RS: I personally wouldn’t be sitting here supporting Boris if I thought he was racist… When you look at the context of that article about the burqa… here was Boris making the argument that women shouldn’t be banned [from wearing it]… Boris has very clearly apologised for any offence he has caused.

Ed Davey – Lib Dems should welcome pro-EU Conservatives

Sir Ed Davey, the former Energy Secretary who is now running to be leader of the Liberal Democrats, has said that we would open his arms to Conservative and Labour MPs who feel like they no longer have a political home in the current climate:

SR: Are you talking to Conservative MPs?
ED: Of course we do… I’ve never seen [pro-European] Tory MPs… so worried… Under me, the Liberal Democrats would be a political home… that then comes through the middle, while both the other parties are so split and divided and going to the extremes.

Liam Fox – Jeremy Hunt has a ‘good chance’ of getting new deal

On the Andrew Marr Show, International Trade Secretary argued his case for backing Johnson’s rival Jeremy Hunt, who he believed has a much better chance of securing a Brexit deal:

LF: I think that Jeremy Hunt has a good chance of being able to negotiate a new agreement with the European Union… Had Theresa May’s deal gone through, we’d have left the EU by the end of March and we’d be in a completely different scenario.
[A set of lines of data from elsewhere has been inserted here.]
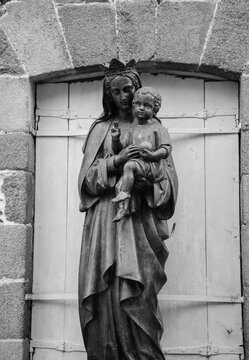 Statue of Madonna with Child in front of the window (closed with shutter). Brittany, France. Protection and security concepts. Black white historic photo. 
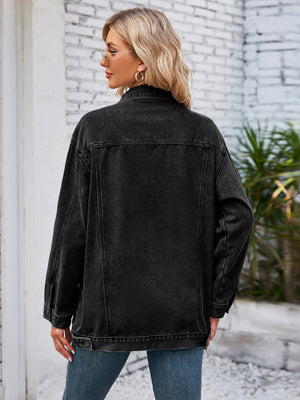 Black oversized denim trucker jacket with button details and rolled sleeves.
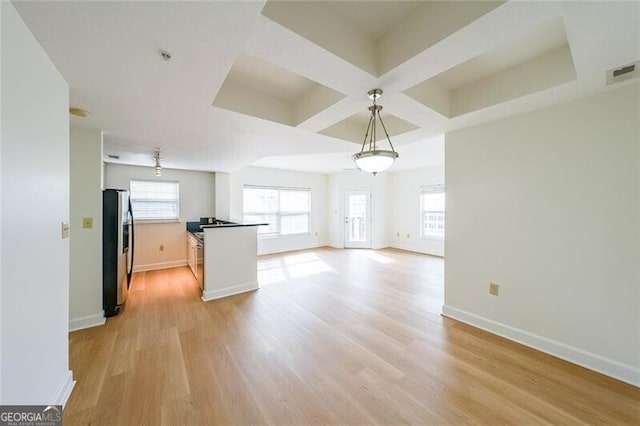 kitchen featuring coffered ceiling, hanging light fixtures, stainless steel fridge, and light hardwood / wood-style floors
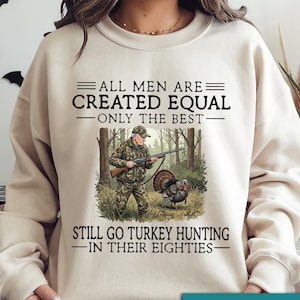 May include: Sand-colored sweatshirt with the text "ALL MEN ARE CREATED EQUAL ONLY THE BEST STILL GO TURKEY HUNTING IN THEIR EIGHTIES." A hunter with a rifle and a turkey are in the graphic. The words "SUPER SOFT" are in a pink heart.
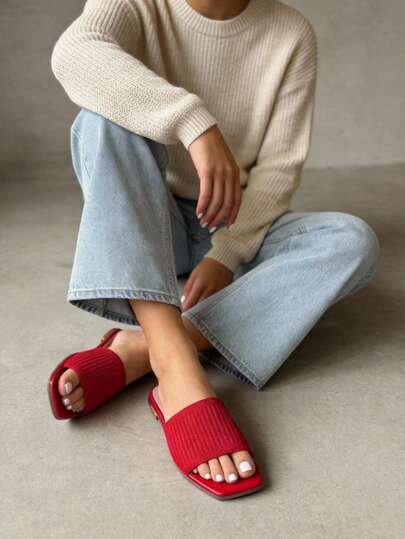 Sandalias planas estilo slide, modelo minimalista de punta cuadrada, tono rojo vibrante, banda ancha de material textil elástico con textura acanalada, plantilla ergonómica delgada de acabado mate coordinado, estructura ligera de diseño abierto para máxima frescura y comodidad, suela flexible en tono neutro con borde delgado y reborde discreto, estilo moderno y versátil ideal para outfits relajados, looks de verano o atuendos que buscan resaltar con un acento de color en los días cálidos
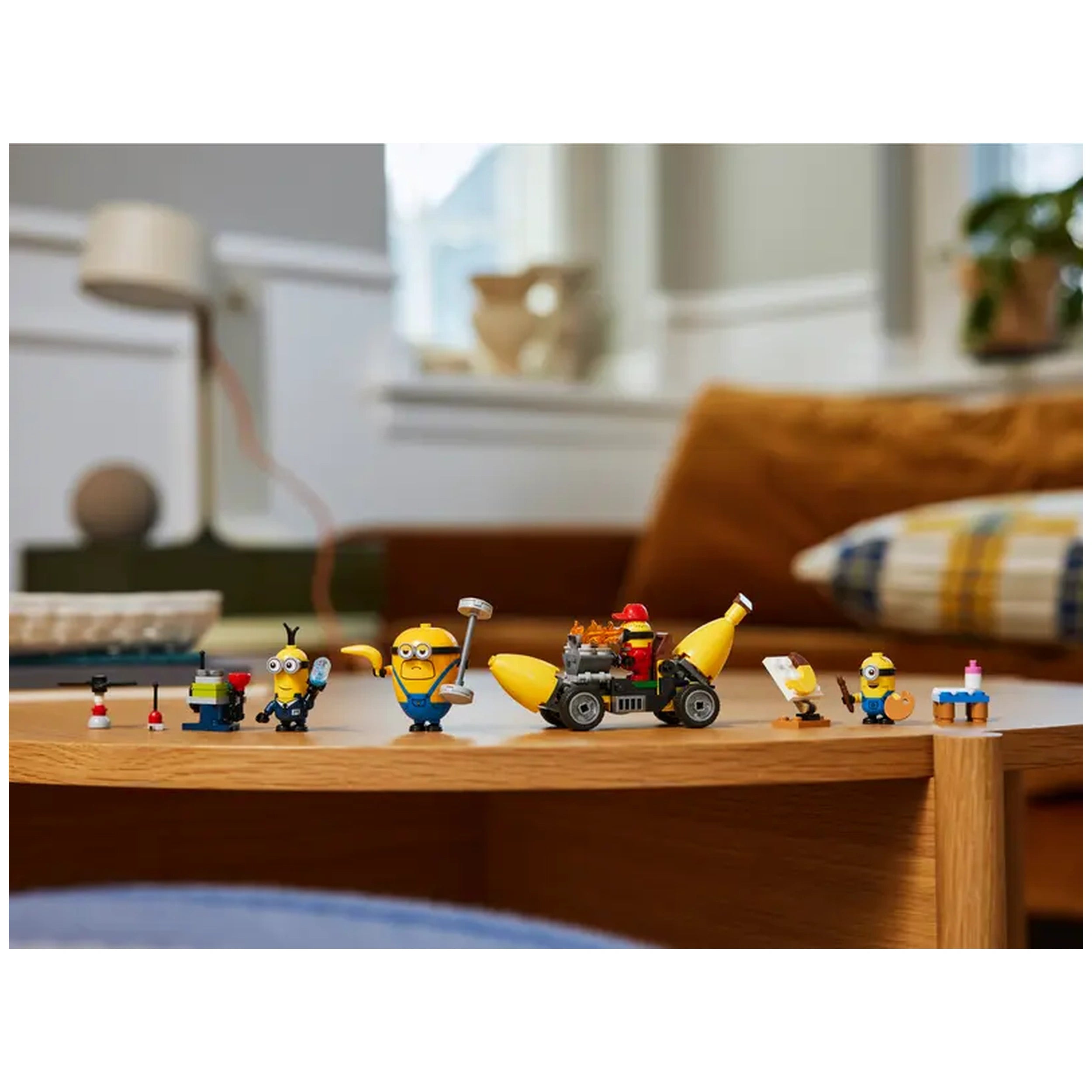 Four LEGO® Minion figures and a vibrant yellow banana car sit on a wooden table. The figures include Mega Minion Dave, Mel with a paintbrush, Agent AVL Minion Tim, and Pit Crew Minion Ron, each showcasing distinct accessories. The banana car features a removable engine and vibrant details, set against a cozy background with soft furnishings.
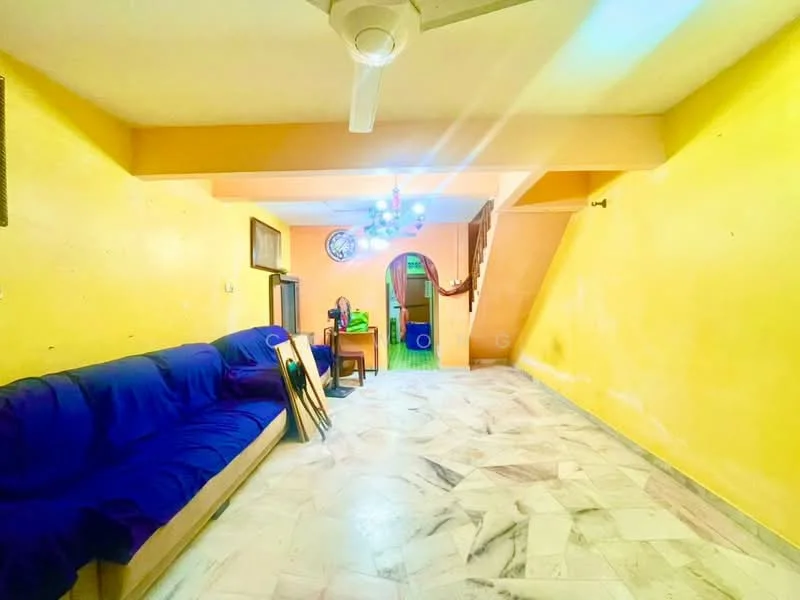 Living features: blue fabric sofa, marble flooring, yellow painted walls, ceiling fan, chandelier with multiple lights, arched doorway, decorative wall clock, open layout.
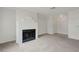 Open-concept living space with a fireplace, neutral carpet, and access to other rooms at 8600 W Charleston Blvd # 1128, Las Vegas, NV 89117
So we have to find a way of getting that agreement through Parliament.

No deal important for ‘negotiating capital’

However, Fox stressed that the possibility of a no deal exit should always be kept on the table, or else the EU had no reason to reopen negotiations:

LF: We have to be very clear that [no deal] is the legal default position within the United Kingdom… It’s very important that we are very clear to the EU that we would take that course, because without the ability to walk away, we have no negotiating capital.
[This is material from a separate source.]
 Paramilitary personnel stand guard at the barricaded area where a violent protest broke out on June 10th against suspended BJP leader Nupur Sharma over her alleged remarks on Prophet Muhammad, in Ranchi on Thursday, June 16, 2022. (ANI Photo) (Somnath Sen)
GATT 24 claim ‘isn’t true’

Fox sought to dispel an argument favoured by the Johnson campaign, principally the idea that the EU would not be able to apply tariffs to UK trade for up to 10 years in the event of a no deal Brexit. The argument is based on Article 24 of the General Agreement on Tariffs and Trade, which offers a relaxation of the rules in certain circumstances:

LF: It isn’t true… You have to have a [trade] agreement to benefit from any temporary [exemptions]… If we leave the EU without a deal, the EU will apply tariffs to the UK, because you can only have exemptions… if you have a trade agreement to go to.

Caroline Flint – I won’t revoke Article 50

Labour MP Caroline Flint, who represents the strongly Leave voting constituency of Don Valley has told Marr that if it came to it, she would feel obliged to support a no deal exit over revoking Article 50:

AM: If… there isn’t a deal, do you go with a no deal exit, or no Brexit?
CF: I won’t be voting to revoke Article 50.
AM: So that means a no deal Brexit, if that’s what has to happen?
CF: If that’s where we end up, then that’s where I’ll be.

David Miliband – Jeremy Hunt should not be ‘absent’ from the world stage

And finally, the former Foreign Secretary David Miliband has argued that the current states of world affairs means that the UK can ill afford his successor devoting his energy to a leadership contest at such a critical time:

DM: I don’t think we can afford [Hunt] to be completely absent from the world stage… [The Iran standoff] is a pressing global threat to security… I don’t want to make people choke on their cornflakes, but we’re relying on the caution of President Trump to keep the hawks at bay in his own administration.